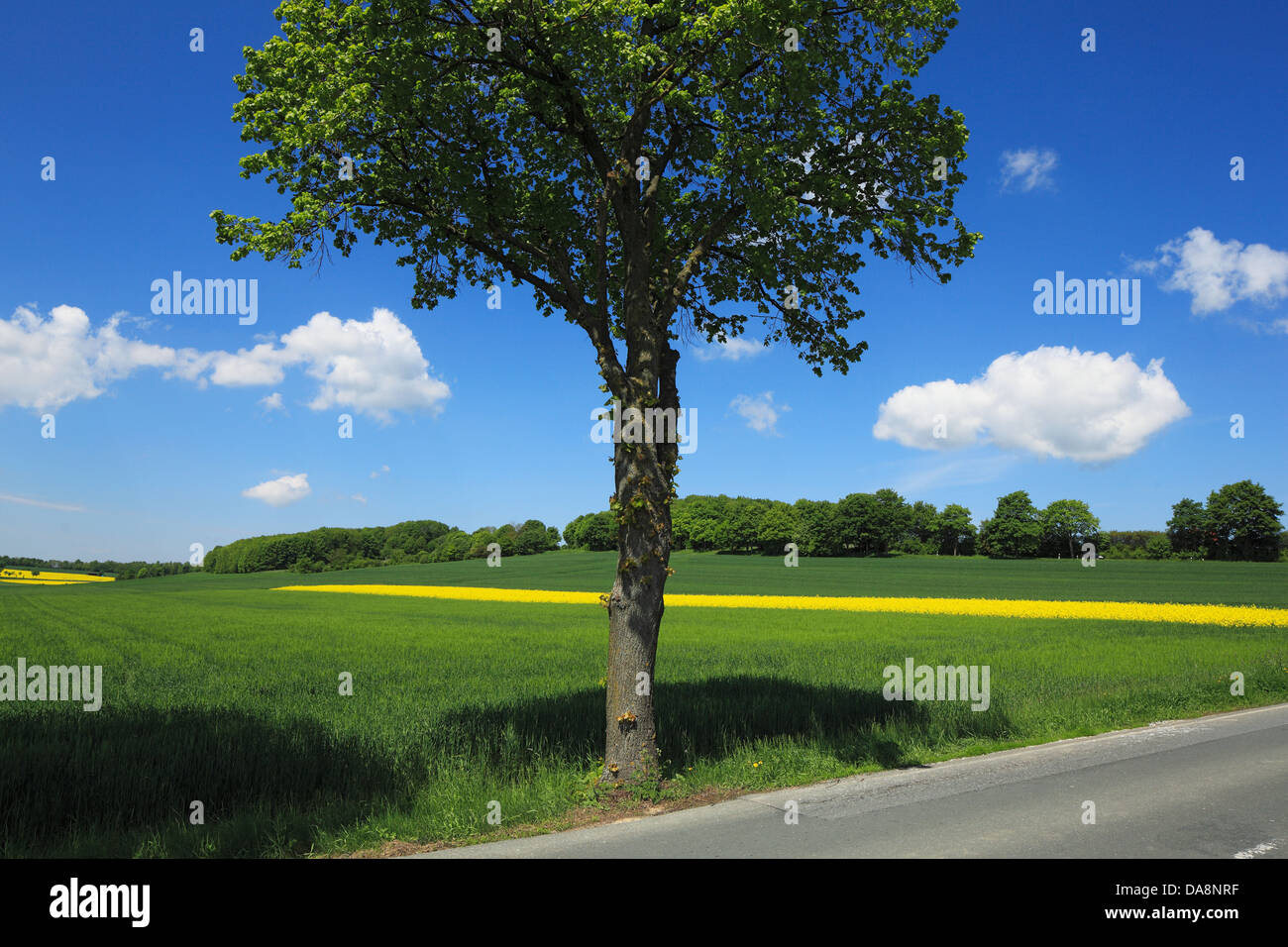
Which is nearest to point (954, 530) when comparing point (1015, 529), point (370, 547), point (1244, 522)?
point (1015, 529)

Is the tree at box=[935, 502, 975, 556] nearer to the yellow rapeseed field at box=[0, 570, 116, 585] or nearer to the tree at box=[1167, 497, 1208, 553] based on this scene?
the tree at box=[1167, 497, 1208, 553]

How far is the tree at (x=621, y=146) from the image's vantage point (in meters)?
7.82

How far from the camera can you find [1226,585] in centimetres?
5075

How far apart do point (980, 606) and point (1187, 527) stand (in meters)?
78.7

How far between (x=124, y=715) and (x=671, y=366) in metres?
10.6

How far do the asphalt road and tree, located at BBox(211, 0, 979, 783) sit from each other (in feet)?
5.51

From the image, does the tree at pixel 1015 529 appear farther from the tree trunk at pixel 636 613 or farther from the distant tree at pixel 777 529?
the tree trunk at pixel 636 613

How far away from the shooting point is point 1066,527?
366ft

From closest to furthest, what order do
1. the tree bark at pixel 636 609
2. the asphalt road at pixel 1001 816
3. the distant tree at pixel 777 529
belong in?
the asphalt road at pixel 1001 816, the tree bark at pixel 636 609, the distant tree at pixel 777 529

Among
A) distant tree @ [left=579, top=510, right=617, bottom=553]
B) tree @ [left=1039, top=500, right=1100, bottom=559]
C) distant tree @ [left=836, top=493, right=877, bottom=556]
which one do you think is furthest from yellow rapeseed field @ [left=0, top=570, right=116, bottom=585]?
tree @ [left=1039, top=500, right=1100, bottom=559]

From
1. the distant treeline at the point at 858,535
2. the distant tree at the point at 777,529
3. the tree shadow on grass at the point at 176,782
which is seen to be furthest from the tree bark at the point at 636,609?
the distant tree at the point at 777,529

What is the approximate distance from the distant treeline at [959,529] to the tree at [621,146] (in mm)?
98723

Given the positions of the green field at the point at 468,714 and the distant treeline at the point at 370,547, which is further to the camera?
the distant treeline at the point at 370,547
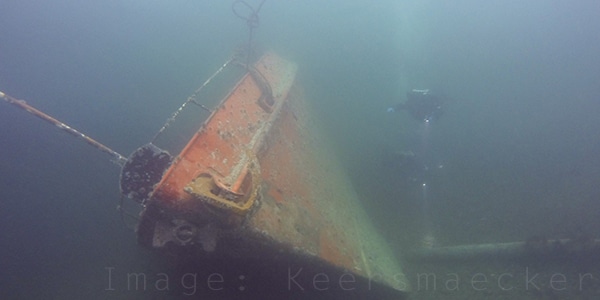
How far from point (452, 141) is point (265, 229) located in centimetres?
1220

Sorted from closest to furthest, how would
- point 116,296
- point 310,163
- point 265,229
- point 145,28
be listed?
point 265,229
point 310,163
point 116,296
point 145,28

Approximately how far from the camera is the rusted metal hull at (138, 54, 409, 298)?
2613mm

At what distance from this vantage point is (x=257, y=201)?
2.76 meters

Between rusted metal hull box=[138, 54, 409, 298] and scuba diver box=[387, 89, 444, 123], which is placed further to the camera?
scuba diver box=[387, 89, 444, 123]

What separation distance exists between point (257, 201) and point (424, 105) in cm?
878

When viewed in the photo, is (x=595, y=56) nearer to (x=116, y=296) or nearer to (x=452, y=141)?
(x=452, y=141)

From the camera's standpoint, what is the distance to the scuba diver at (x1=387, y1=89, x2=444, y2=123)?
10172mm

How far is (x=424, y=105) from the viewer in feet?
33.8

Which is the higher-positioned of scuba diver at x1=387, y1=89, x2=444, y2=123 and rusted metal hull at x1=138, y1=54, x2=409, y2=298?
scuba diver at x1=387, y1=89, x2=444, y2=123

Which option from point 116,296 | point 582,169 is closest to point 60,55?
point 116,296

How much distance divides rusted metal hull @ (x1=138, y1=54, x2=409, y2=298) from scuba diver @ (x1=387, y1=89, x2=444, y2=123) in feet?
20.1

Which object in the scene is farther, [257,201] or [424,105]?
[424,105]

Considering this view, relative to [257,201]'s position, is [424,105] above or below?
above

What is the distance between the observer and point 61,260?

⁂

The exercise :: Format all of the records above as a JSON list of strings, one string per line, skipping blank lines and leaving the pictures out.

Task solution ::
[
  "Which is nearest to point (954, 530) when comparing point (1015, 529), point (370, 547), point (1244, 522)?",
  "point (1015, 529)",
  "Is the tree at box=[935, 502, 975, 556] nearer to the yellow rapeseed field at box=[0, 570, 116, 585] or nearer to the tree at box=[1167, 497, 1208, 553] based on this scene?",
  "the tree at box=[1167, 497, 1208, 553]",
  "How far is the tree at (x=621, y=146) from the image's vantage point (in meters)?",
  "7.82",
  "How far from the camera can you find [1226,585] in centimetres?",
  "5075",
  "How far apart do point (980, 606) and point (1187, 527) stand (in meters)?",
  "78.7",
  "How far between (x=124, y=715) and (x=671, y=366) in metres?",
  "10.6",
  "How far do the asphalt road and tree, located at BBox(211, 0, 979, 783) sit from each other (in feet)?",
  "5.51",
  "From the image, does the tree at pixel 1015 529 appear farther from the tree trunk at pixel 636 613 or farther from the distant tree at pixel 777 529?",
  "the tree trunk at pixel 636 613",
  "How far away from the shooting point is point 1066,527?",
  "366ft",
  "From closest to furthest, what order do",
  "1. the tree bark at pixel 636 609",
  "2. the asphalt road at pixel 1001 816",
  "3. the distant tree at pixel 777 529",
  "belong in?",
  "the asphalt road at pixel 1001 816, the tree bark at pixel 636 609, the distant tree at pixel 777 529",
  "Among",
  "A) distant tree @ [left=579, top=510, right=617, bottom=553]",
  "B) tree @ [left=1039, top=500, right=1100, bottom=559]",
  "C) distant tree @ [left=836, top=493, right=877, bottom=556]",
  "which one do you think is furthest from yellow rapeseed field @ [left=0, top=570, right=116, bottom=585]?",
  "tree @ [left=1039, top=500, right=1100, bottom=559]",
  "From",
  "1. the distant treeline at the point at 858,535",
  "2. the distant tree at the point at 777,529",
  "3. the tree shadow on grass at the point at 176,782",
  "which is seen to be furthest from the tree bark at the point at 636,609?",
  "the distant tree at the point at 777,529",
  "What is the approximate distance from the distant treeline at [959,529] to the tree at [621,146] (in mm)?",
  "98723",
  "Given the positions of the green field at the point at 468,714 and the distant treeline at the point at 370,547, which is further to the camera?",
  "the distant treeline at the point at 370,547",
  "How far from point (452, 141) is point (265, 229) located in centimetres?",
  "1220",
  "Sorted from closest to furthest, how would",
  "- point 116,296",
  "- point 310,163",
  "- point 265,229",
  "- point 145,28",
  "be listed?",
  "point 265,229",
  "point 310,163",
  "point 116,296",
  "point 145,28",
  "Approximately how far from the camera is the rusted metal hull at (138, 54, 409, 298)?",
  "2613mm",
  "At what distance from this vantage point is (x=257, y=201)?",
  "2.76 meters",
  "Between rusted metal hull box=[138, 54, 409, 298] and scuba diver box=[387, 89, 444, 123], which is placed further to the camera?",
  "scuba diver box=[387, 89, 444, 123]",
  "What separation distance exists between point (257, 201) and point (424, 105) in cm?",
  "878",
  "When viewed in the photo, is (x=595, y=56) nearer to (x=116, y=296) or nearer to (x=452, y=141)?",
  "(x=452, y=141)",
  "From the camera's standpoint, what is the distance to the scuba diver at (x1=387, y1=89, x2=444, y2=123)?",
  "10172mm",
  "How far is (x=424, y=105) from the viewer in feet?",
  "33.8",
  "Which is the higher-positioned of scuba diver at x1=387, y1=89, x2=444, y2=123 and rusted metal hull at x1=138, y1=54, x2=409, y2=298?",
  "scuba diver at x1=387, y1=89, x2=444, y2=123",
  "Which option from point 116,296 | point 582,169 is closest to point 60,55?",
  "point 116,296",
  "How much distance divides rusted metal hull @ (x1=138, y1=54, x2=409, y2=298) from scuba diver @ (x1=387, y1=89, x2=444, y2=123) in feet?",
  "20.1",
  "Which object in the scene is farther, [257,201] or [424,105]?",
  "[424,105]",
  "Considering this view, relative to [257,201]'s position, is [424,105] above or below?",
  "above",
  "What is the distance between the observer and point 61,260?"
]